BEGIN

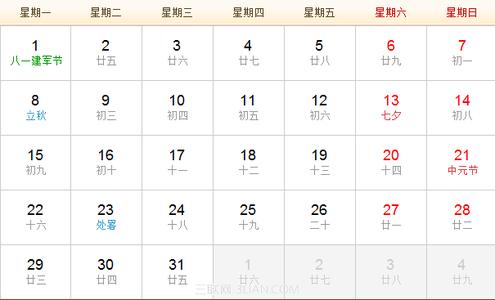 2014节假日安排时间表 2014年8月节日时间表大全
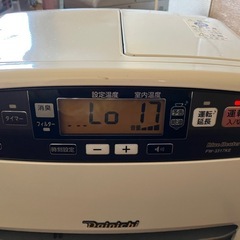 ダイニチヒーター⑥
の画像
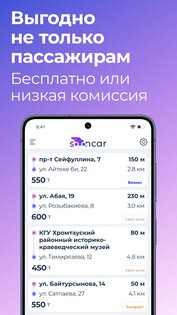 Sooncar – наше такси 1.2.2. Скриншот 7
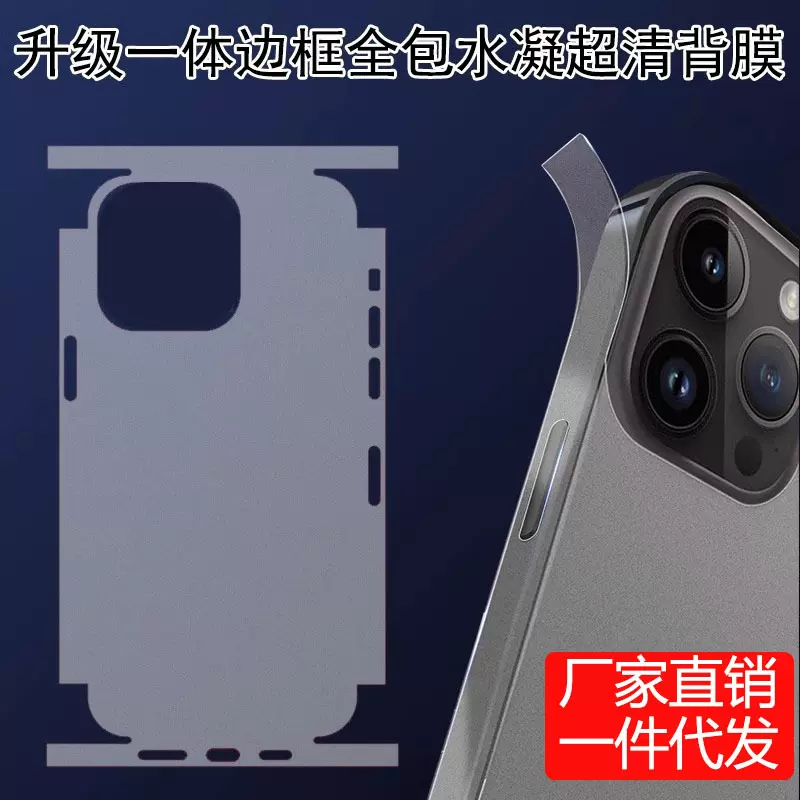 苹果16pro后膜iphone15promax背膜全包磨砂14plus高清13贴膜适用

END

Output exactly, and only, the lines running from the line containing "Sooncar – наше такси 1.2.2. Скриншот 7" to the last line of the entries above, omitting the pictures.

= EXPECTED ANSWER =
 Sooncar – наше такси 1.2.2. Скриншот 7
 苹果16pro后膜iphone15promax背膜全包磨砂14plus高清13贴膜适用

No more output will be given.